Warm up the soldering iron. Plug the soldering iron into an electrical socket and let it heat to a temperature sufficient to melt solder. Touch a piece of solder to the tip of the iron once it has been plugged in for a few minutes. If the tip is hot enough, the solder will melt on contact. Otherwise wait a few more minutes and check again.
Determine which LEDs will connect to the power supply. The longest end of an LED is the positive lead. Bend the leads appropriately to touch each other and solder them in place with the core solder and the soldering iron. If two leads cannot reach each other by bending, use a wire cutter and a wire stripper to create an appropriate length of 22 AWG solid wire and solder it between them.
Solder the appropriate LEDs in series. Determine which LEDs will make up which parts of the circuit. The negative lead of each LED in the previous step should now be soldered to the positive lead of another LED for that portion of the circuit. If there are more than two LEDs in a portion of the circuit, solder them in the same way so that only negative leads need to be connected to resistors in the next step.

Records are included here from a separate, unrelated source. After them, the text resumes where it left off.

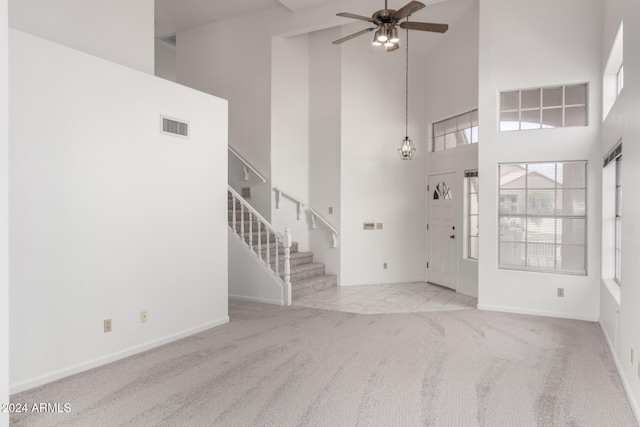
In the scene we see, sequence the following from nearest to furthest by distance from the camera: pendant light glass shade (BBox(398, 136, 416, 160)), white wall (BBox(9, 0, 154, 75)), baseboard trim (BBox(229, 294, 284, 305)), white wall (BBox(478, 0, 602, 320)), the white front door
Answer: white wall (BBox(9, 0, 154, 75)), white wall (BBox(478, 0, 602, 320)), baseboard trim (BBox(229, 294, 284, 305)), the white front door, pendant light glass shade (BBox(398, 136, 416, 160))

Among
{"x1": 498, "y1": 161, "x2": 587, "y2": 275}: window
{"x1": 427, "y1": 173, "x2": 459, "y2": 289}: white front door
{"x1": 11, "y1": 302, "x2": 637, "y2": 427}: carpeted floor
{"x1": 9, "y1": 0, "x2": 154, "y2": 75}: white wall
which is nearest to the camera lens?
{"x1": 11, "y1": 302, "x2": 637, "y2": 427}: carpeted floor

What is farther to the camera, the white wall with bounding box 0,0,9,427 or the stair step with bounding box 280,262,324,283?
the stair step with bounding box 280,262,324,283

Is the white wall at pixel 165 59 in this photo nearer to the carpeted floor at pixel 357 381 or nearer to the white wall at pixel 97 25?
the white wall at pixel 97 25

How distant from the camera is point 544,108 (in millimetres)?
5695

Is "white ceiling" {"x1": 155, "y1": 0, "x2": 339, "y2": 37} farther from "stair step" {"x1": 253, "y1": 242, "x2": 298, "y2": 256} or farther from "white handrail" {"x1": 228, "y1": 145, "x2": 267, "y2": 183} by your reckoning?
"stair step" {"x1": 253, "y1": 242, "x2": 298, "y2": 256}

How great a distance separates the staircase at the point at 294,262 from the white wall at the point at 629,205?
13.5 feet

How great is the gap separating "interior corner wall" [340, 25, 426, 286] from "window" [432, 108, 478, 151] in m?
0.33

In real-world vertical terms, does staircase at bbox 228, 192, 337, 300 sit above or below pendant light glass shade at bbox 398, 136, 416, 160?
below

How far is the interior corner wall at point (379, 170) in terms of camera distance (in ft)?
26.0

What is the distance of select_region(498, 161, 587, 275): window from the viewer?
5.53 meters

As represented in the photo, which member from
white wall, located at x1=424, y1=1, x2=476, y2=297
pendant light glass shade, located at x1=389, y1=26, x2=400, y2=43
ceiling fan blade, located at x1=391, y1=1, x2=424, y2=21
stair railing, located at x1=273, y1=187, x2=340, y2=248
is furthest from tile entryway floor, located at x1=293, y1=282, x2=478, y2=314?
ceiling fan blade, located at x1=391, y1=1, x2=424, y2=21

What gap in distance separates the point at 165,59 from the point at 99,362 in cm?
888

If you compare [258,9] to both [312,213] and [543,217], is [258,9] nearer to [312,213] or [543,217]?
[312,213]

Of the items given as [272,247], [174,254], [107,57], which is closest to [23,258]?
[174,254]
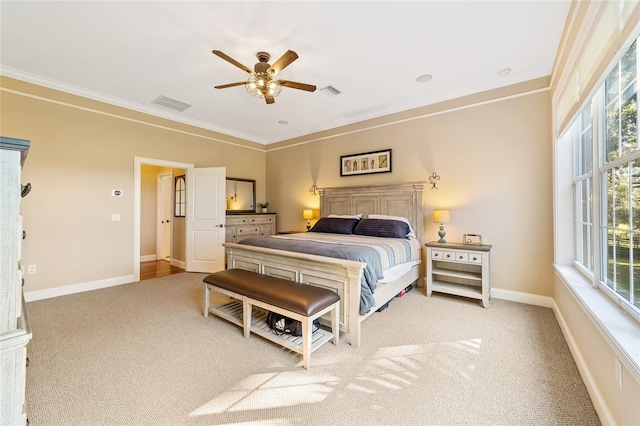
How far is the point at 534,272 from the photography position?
322 cm

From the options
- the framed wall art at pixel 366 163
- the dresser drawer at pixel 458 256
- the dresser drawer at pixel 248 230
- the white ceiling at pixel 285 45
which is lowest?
the dresser drawer at pixel 458 256

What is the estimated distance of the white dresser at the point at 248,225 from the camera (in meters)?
5.13

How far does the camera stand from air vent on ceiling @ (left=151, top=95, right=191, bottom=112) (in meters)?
4.00

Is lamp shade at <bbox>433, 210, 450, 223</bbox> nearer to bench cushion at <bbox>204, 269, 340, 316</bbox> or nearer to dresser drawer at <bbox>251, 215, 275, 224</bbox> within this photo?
bench cushion at <bbox>204, 269, 340, 316</bbox>

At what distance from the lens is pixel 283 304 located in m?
2.08

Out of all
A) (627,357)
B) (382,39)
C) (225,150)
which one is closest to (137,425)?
(627,357)

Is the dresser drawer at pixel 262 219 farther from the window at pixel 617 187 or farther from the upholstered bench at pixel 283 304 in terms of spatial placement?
the window at pixel 617 187

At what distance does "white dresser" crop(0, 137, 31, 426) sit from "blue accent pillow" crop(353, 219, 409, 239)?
11.3ft

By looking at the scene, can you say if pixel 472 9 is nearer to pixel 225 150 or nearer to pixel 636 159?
pixel 636 159

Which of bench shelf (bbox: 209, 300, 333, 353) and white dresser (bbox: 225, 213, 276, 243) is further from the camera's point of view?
white dresser (bbox: 225, 213, 276, 243)

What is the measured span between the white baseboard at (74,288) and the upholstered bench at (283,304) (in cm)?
241

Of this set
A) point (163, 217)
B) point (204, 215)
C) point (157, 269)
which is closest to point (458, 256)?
point (204, 215)

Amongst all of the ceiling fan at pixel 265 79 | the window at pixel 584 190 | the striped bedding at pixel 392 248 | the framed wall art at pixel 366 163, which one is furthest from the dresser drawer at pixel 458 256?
the ceiling fan at pixel 265 79

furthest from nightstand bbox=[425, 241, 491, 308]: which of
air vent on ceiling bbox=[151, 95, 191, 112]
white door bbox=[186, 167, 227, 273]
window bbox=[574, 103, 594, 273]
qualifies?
air vent on ceiling bbox=[151, 95, 191, 112]
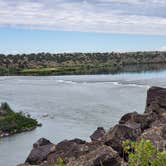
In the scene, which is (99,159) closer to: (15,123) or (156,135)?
(156,135)

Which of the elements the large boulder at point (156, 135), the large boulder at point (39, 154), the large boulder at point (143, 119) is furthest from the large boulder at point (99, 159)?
the large boulder at point (143, 119)

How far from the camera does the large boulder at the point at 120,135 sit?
2148 centimetres

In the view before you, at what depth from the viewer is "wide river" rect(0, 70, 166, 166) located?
50.6m

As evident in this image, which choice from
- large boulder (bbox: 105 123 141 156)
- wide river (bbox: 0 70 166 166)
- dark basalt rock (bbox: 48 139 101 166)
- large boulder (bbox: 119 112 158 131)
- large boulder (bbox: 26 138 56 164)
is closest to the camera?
dark basalt rock (bbox: 48 139 101 166)

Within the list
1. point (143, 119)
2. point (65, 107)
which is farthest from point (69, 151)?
point (65, 107)

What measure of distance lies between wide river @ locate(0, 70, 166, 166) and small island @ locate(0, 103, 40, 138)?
1476 mm

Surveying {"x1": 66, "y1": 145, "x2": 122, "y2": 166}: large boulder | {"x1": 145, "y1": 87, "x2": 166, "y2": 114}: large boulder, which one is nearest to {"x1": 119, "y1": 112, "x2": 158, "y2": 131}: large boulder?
{"x1": 145, "y1": 87, "x2": 166, "y2": 114}: large boulder

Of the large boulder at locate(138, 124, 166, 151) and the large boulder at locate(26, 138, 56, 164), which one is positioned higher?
the large boulder at locate(138, 124, 166, 151)

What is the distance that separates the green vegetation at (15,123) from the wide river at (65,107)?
1612 mm

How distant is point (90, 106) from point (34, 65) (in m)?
115

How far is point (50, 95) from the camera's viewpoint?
89.1 m

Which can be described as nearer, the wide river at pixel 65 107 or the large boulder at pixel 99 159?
the large boulder at pixel 99 159

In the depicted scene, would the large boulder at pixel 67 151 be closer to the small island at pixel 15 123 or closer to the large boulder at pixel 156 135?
the large boulder at pixel 156 135

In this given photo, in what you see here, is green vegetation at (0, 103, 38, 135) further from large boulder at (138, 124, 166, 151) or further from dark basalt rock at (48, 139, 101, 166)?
large boulder at (138, 124, 166, 151)
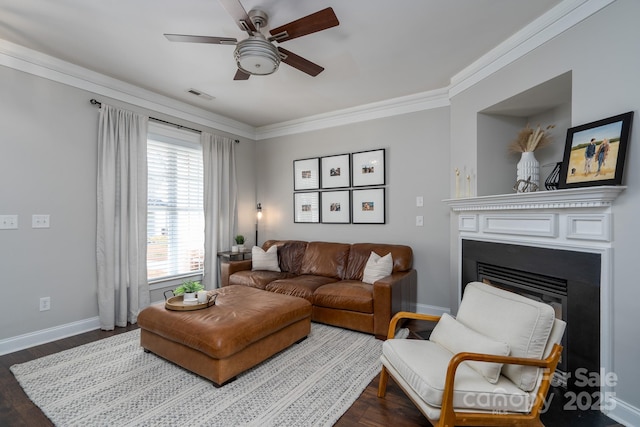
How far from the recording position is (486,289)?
2.03 meters

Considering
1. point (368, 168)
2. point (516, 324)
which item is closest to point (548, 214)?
point (516, 324)

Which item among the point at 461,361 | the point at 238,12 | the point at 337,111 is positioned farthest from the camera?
the point at 337,111

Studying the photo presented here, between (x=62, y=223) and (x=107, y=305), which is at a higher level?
(x=62, y=223)

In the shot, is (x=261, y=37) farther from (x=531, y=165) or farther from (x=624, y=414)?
(x=624, y=414)

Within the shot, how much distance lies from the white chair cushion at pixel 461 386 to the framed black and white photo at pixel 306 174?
3258 millimetres

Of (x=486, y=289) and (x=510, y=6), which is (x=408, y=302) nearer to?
(x=486, y=289)

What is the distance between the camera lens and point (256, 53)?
6.84 ft

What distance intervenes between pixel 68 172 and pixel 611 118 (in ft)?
15.2

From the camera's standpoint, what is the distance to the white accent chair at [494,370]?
1.47 m

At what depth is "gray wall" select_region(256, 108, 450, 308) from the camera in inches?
145

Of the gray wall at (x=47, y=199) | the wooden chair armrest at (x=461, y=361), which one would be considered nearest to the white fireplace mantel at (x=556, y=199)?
the wooden chair armrest at (x=461, y=361)

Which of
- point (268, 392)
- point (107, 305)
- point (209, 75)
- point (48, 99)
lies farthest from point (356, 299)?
point (48, 99)

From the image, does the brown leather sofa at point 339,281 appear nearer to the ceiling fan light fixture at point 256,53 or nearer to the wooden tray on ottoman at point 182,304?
the wooden tray on ottoman at point 182,304

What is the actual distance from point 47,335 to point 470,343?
12.5 feet
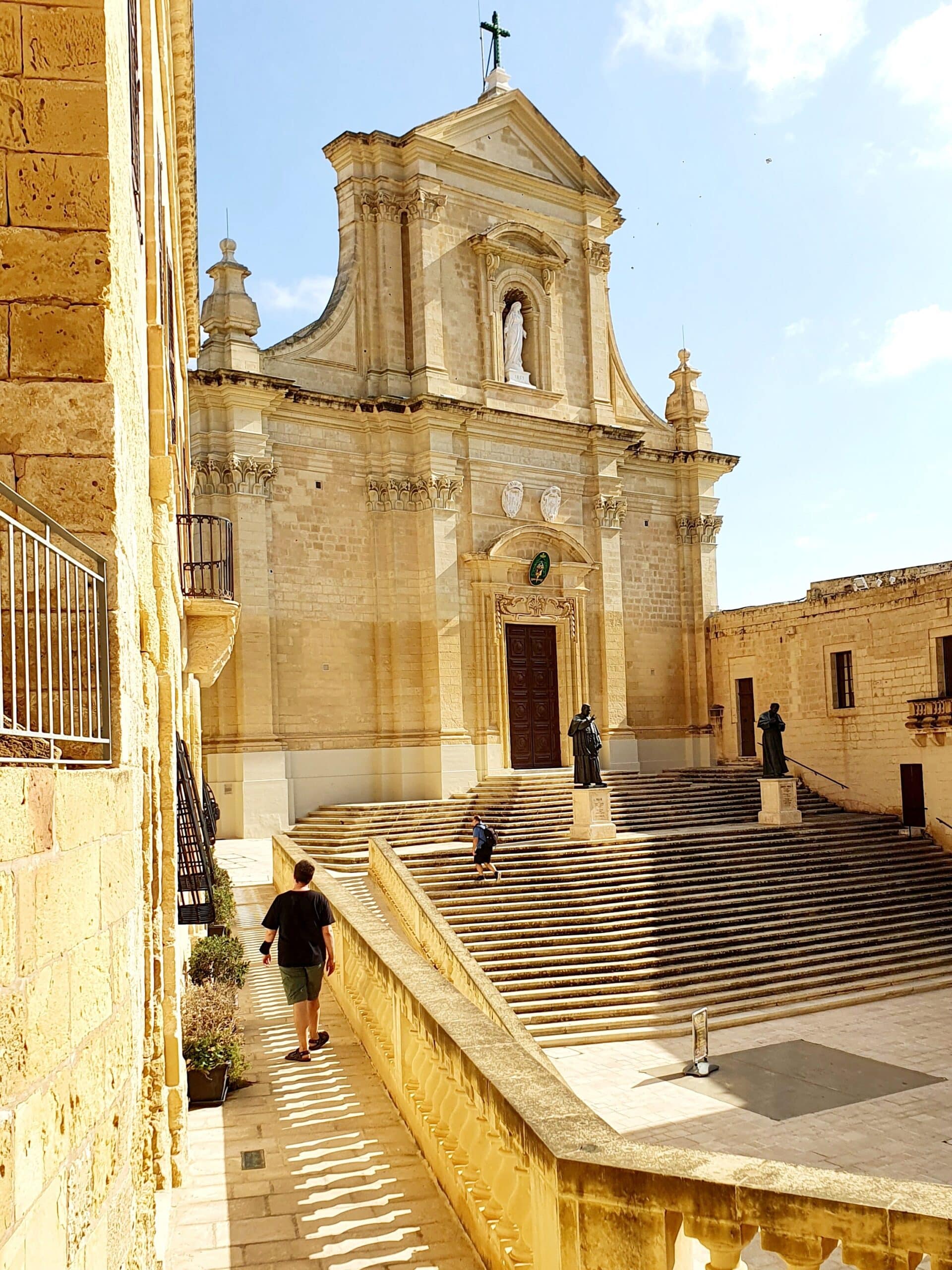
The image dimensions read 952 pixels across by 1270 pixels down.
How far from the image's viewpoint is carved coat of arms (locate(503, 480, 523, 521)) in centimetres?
2384

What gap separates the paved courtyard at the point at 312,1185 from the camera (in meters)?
4.89

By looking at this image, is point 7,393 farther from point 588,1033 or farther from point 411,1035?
point 588,1033

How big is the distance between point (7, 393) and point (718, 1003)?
41.4 ft

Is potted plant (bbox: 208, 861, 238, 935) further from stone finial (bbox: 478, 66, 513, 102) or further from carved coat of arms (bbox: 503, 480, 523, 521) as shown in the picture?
stone finial (bbox: 478, 66, 513, 102)

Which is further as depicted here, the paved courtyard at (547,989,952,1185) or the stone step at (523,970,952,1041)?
the stone step at (523,970,952,1041)

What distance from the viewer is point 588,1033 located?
512 inches

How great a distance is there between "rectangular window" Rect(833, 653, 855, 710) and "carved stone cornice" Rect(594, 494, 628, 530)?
5804 millimetres

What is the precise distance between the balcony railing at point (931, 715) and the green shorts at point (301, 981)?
55.3 ft

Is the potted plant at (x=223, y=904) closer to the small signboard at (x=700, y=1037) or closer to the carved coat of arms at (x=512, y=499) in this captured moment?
the small signboard at (x=700, y=1037)

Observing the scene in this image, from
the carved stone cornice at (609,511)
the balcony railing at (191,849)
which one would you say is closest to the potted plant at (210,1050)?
the balcony railing at (191,849)

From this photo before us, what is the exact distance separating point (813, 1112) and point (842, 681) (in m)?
15.4

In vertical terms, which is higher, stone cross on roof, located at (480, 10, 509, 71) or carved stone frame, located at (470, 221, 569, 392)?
stone cross on roof, located at (480, 10, 509, 71)

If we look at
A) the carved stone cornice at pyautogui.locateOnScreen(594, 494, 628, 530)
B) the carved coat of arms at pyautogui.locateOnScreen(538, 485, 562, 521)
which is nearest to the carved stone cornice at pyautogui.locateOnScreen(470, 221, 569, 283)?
the carved coat of arms at pyautogui.locateOnScreen(538, 485, 562, 521)

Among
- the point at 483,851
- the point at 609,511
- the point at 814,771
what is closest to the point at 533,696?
the point at 609,511
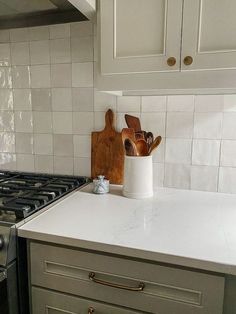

Add the resistors to the circuit. Solder one end of each resistor to the remaining negative lead of an LED. Solder together the remaining ends of each resistor to complete each leg of the circuit.
Connect the power supply to the sign. Using the wire strippers, remove enough of the insulation jacket on both positive and negative wires. Solder each to their respective end of the circuit.
Test the LED sign. Plug the DC power supply into an electric socket and turn on the sign. Verify that all LEDs are lit.
Using 1/2 Watt resistors helps protect the circuit from any spikes in current that may occur.
Consider putting a frame around the sign for a clean, professional look.
Make sure that the calculated wattage needed for your sign is less than the maximum power output rating that is on your power supply.
Wear safety glasses while soldering.
Wash your hands thoroughly before eating, drinking or smoking to avoid lead poisoning.
Tips and warnings
- Using 1/2 Watt resistors helps protect the circuit from any spikes in current that may occur.
- Consider putting a frame around the sign for a clean, professional look.
- Make sure that the calculated wattage needed for your sign is less than the maximum power output rating that is on your power supply.
- Wear safety glasses while soldering.
- Wash your hands thoroughly before eating, drinking or smoking to avoid lead poisoning.